Excerpts from a spatial dataset:
>>>>

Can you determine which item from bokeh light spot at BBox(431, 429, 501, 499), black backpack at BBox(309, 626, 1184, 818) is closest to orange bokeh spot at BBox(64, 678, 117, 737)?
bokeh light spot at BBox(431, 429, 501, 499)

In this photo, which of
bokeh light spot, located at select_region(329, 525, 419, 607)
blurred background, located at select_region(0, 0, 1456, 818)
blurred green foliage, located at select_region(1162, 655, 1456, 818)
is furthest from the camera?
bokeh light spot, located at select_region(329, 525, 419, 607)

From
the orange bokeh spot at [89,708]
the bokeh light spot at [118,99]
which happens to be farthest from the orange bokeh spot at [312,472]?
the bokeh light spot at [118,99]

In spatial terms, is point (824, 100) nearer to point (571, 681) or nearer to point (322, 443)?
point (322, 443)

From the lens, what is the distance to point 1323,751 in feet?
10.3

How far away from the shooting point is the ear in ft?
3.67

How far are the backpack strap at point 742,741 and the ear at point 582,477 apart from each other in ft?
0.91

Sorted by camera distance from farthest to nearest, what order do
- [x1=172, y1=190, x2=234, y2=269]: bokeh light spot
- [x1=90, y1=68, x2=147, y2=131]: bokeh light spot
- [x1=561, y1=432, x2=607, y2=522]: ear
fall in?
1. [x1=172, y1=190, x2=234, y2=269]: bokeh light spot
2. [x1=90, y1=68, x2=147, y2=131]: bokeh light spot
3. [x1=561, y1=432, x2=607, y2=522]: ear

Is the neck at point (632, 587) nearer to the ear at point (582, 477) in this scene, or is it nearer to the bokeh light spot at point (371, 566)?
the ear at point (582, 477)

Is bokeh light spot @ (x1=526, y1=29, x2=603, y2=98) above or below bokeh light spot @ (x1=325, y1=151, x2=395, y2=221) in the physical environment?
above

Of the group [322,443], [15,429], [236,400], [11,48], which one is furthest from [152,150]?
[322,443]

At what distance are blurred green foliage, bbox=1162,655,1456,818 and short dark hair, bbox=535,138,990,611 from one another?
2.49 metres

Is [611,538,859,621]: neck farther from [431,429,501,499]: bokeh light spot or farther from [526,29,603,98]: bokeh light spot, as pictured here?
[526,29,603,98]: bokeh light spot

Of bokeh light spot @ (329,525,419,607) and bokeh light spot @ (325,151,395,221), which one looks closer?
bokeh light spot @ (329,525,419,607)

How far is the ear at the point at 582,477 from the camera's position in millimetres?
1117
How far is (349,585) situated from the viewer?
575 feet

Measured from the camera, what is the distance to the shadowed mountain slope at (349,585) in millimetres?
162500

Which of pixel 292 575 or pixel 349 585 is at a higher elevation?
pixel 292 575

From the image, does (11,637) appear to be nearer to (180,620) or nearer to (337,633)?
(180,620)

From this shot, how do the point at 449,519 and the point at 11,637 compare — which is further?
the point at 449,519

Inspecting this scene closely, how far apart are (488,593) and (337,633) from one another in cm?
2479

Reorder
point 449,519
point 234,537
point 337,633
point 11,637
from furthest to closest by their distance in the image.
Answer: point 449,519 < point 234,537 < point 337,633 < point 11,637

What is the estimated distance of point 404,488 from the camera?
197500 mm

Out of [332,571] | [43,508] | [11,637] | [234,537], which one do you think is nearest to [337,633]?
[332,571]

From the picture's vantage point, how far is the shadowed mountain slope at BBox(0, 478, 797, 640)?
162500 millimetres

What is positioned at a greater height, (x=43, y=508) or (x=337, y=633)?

<<<<

Task goal: Reproduce every line of the data verbatim.

Worked answer:
Can you determine which item from bokeh light spot at BBox(431, 429, 501, 499), black backpack at BBox(309, 626, 1184, 818) is closest to orange bokeh spot at BBox(64, 678, 117, 737)?
bokeh light spot at BBox(431, 429, 501, 499)

In this photo, which of
bokeh light spot, located at select_region(329, 525, 419, 607)
blurred background, located at select_region(0, 0, 1456, 818)
blurred green foliage, located at select_region(1162, 655, 1456, 818)
is furthest from the camera?
bokeh light spot, located at select_region(329, 525, 419, 607)

From
the orange bokeh spot at [89,708]
the bokeh light spot at [118,99]
which happens to be farthest from the orange bokeh spot at [312,472]?
the bokeh light spot at [118,99]

In spatial terms, is point (824, 100) nearer to point (571, 681) or nearer to point (322, 443)?
point (322, 443)

From the lens, what is the distance to point 1323,751 in feet?
10.3

How far away from the shooting point is the ear in ft?
3.67

How far are the backpack strap at point 742,741 and the ear at point 582,477 apart from each other in ft?
0.91

Sorted by camera distance from farthest to nearest, what order do
- [x1=172, y1=190, x2=234, y2=269]: bokeh light spot
- [x1=90, y1=68, x2=147, y2=131]: bokeh light spot
- [x1=561, y1=432, x2=607, y2=522]: ear
fall in?
1. [x1=172, y1=190, x2=234, y2=269]: bokeh light spot
2. [x1=90, y1=68, x2=147, y2=131]: bokeh light spot
3. [x1=561, y1=432, x2=607, y2=522]: ear

Is the neck at point (632, 587) nearer to the ear at point (582, 477) in this scene, or is it nearer to the bokeh light spot at point (371, 566)?
the ear at point (582, 477)

Is bokeh light spot @ (x1=526, y1=29, x2=603, y2=98) above or below bokeh light spot @ (x1=325, y1=151, x2=395, y2=221) in the physical environment?
above

Of the group [322,443], [15,429], [236,400], [11,48], which one is furthest from [152,150]?
[322,443]

At what distance are blurred green foliage, bbox=1162,655,1456,818 and short dark hair, bbox=535,138,990,611 from one another?
2.49 metres

Is [611,538,859,621]: neck farther from [431,429,501,499]: bokeh light spot or farther from [526,29,603,98]: bokeh light spot, as pictured here?
[526,29,603,98]: bokeh light spot

Of bokeh light spot @ (329,525,419,607) and bokeh light spot @ (325,151,395,221), which one looks closer?
bokeh light spot @ (329,525,419,607)

How far is the ear at the point at 582,477 from the camera's position in millimetres?
1117
How far is (349,585) situated from the viewer?
575 feet

Measured from the camera, what is the distance to the shadowed mountain slope at (349,585) in millimetres?
162500

Which of pixel 292 575 or pixel 349 585 is at a higher elevation?
pixel 292 575

From the image, does (11,637) appear to be nearer to (180,620) or nearer to (337,633)?
(180,620)

From this shot, how do the point at 449,519 and the point at 11,637 compare — which is further?
the point at 449,519

Inspecting this scene closely, how far apart are (488,593) and (337,633) from one another in cm?
2479

Reorder
point 449,519
point 234,537
point 337,633
point 11,637
from furthest to closest by their distance in the image.
Answer: point 449,519 < point 234,537 < point 337,633 < point 11,637

What is the estimated distance of point 404,488 from the camera?
197500 mm

Out of [332,571] | [43,508] | [11,637] | [234,537], which one do you think is nearest to [337,633]?
[332,571]

From the picture's vantage point, how far is the shadowed mountain slope at BBox(0, 478, 797, 640)?
162500 millimetres

What is positioned at a greater height, (x=43, y=508) or (x=337, y=633)?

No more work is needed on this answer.